Something truly remarkable happened last night in the House of Commons: facing a rebellion by pro-Brexit Conservatives in the European Research Group, the government U-turned on plans to ban assault rifles, amending its own legislation to strip references to the dangerous devices from the Offensive Weapons Bill.
Although the United Kingdom already has fairly tight restrictions on who can own and use firearms outside Northern Ireland, and heavy restrictions on how much ammo can be bought, the police have asked for these new restrictions to help get new and dangerous hardware off the street.
There are a couple of really striking political sub-plots here: the first, of course, is that it is indicative of how dysfunctional this parliament has become. The government can’t even – in a country in which support for gun control is near-universal, when a ban has been called for by the police, when there is notionally cross-party support for the measure – successfully ban assault rifles.
But the second is that it is a strikingly bad strategic choice on the part of the following groups: the European Research Group, Theresa May’s government, and Conservative backbenchers.
On the part of the ERG, it risks associating support for Brexit – a political proposition commanding at a minimum the support of 45 per cent of the country – with support for easy access to firearms, a position that in the United Kingdom is associated with far-right wingnuts from the United States. It’s a political position, rather like May’s embrace of ending the fox hunting ban, with the potential to travel far and wide online during the heat of an election or referendum campaign, with potentially disastrous consequences for the long-term political viability of the Brexit project. To my surprise, none of the organised Remain campaigns have tried to piggyback on the association or make capital out of the fact that every leading Brexiteer can now perfectly fairly be described as having opposed measures to remove assault rifles from our streets, but it can only be a matter of time.
As for Theresa May and her government, the Prime Minister was handed a big, shiny gift from her internal opponents. Trying to pass the ban with the support of Labour was a win-win proposition. In the worst case scenario, if Labour had refused to back the bill, it would have associated both her internal opponents and the Labour Party with a highly unpopular cause that will be very, very difficult to defend. In each case it would have reinforced a dangerous weakness in the brands of both sides: on the part of committed Eurosceptics, that there is something eccentric and dangerous about Tory Brexiteers, and on the part of Labour MPs, that their hearts may be in the right place but they can’t be relied upon to “do the right thing” when it comes to crime and security. Every sitting Labour MP in a marginal seat could have had targeted Facebook adverts in their constituency saying they had voted against the wishes of the police and in favour of easy access to assault rifles. There is an open question about whether the Conservatives are better off trying to win back places like Kensington or Battersea or trying to do a bit better in the likes of Bishop Auckland and Ashfield and that often involves difficult political trade-offs. But gun control is popular – wildly popular – everywhere in the United Kingdom.
Or, in the best case scenario, Labour votes with the government and Theresa May would have successfully banned assault rifles. What’s not to like? Instead, May went for Option 3) give your opponents a legitimate reason to put the name of every Conservative MP and the phrase “voted against banning assault rifles” together on one leaflet or shareable video.
But – and here’s the really striking thing – as well as securing the support of the ERG, every Conservative MP went along with the vote. Of course, every Tory MP I have spoken to privately is mystified by the decision, but for the most part, the politics makes short-term sense: they are in safe seats where the issue is not going to cause immediate harm. That said, one can easily imagine how at some future election, any of James Cleverly, Penny Mordaunt or Nigel Huddlestone, either as a boxfresh opposition leader or as Prime Minister, will wake up to discover that a Momentum video on their opposition to banning assault rifles (pegged perhaps to some hypothetical future shooting) has gone viral on Facebook overnight. But it’s not just future prospects. Take say, Jake Berry, Ben Bradley or Jack Brereton, all of whom are in marginal seats, and all of whom opted to vote against banning assault rifles.
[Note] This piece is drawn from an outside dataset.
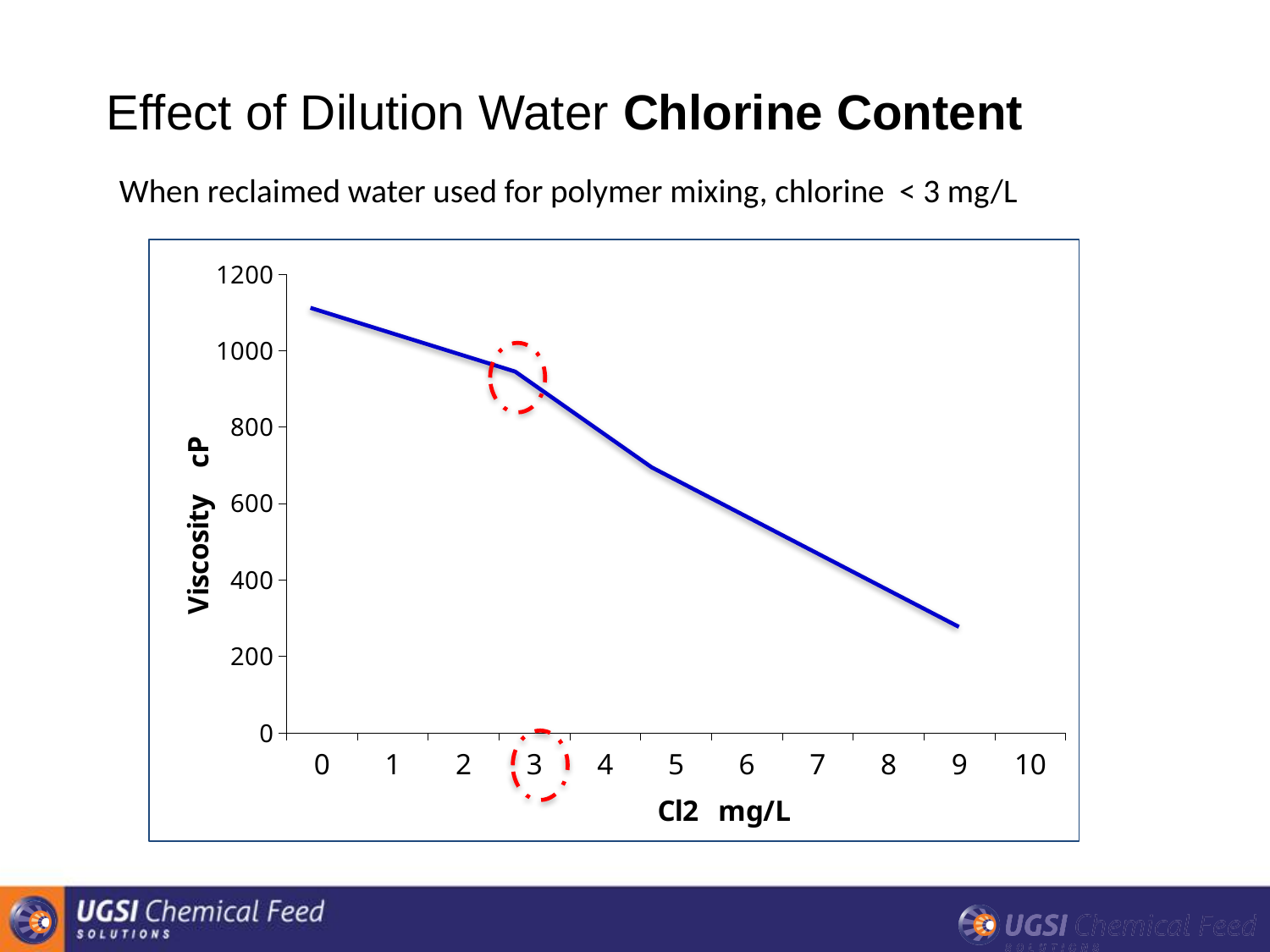
How many tick labels are shown on the x axis? 11 At which Cl2 concentration shown is the viscosity highest? 0 mg/L Which has the higher viscosity, 0 mg/L Cl2 or 9 mg/L Cl2? 0 mg/L Is the viscosity at 5 mg/L Cl2 greater or less than 800 cP? less Is the viscosity at 7 mg/L Cl2 greater or less than 600 cP? less Is the viscosity at 2 mg/L Cl2 greater or less than 800 cP? greater What is the label of the x axis? Cl2 mg/L What is the label of the y axis? Viscosity cP Does viscosity rise or fall as Cl2 concentration increases along the x axis? fall What kind of chart is shown on the slide? line chart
To repeat: gun control is popular everywhere in the United Kingdom, and assault rifles are popular nowhere in the United Kingdom.
This was a political choice with the difficulty turned all the way down to “casual” and yet somehow it ended up with the Conservatives opting to take political damage.
We haven’t really paid much attention to this vote because of the ongoing Brexit chaos, but I would suggest that we should precisely because of the ongoing stand-off. The underlying assumption that we have about no deal is that it won’t happen because it is politically damaging and ultimately it would be an astonishing failure of political strategy and intelligence if we left the United Kingdom without a deal essentially by mistake. A no-deal exit will be a far bigger political event than voting against banning assault rifles, but that Conservative MPs just failed to navigate a far easier political trade-off is a reminder that we can’t guarantee they will successfully avoid no deal.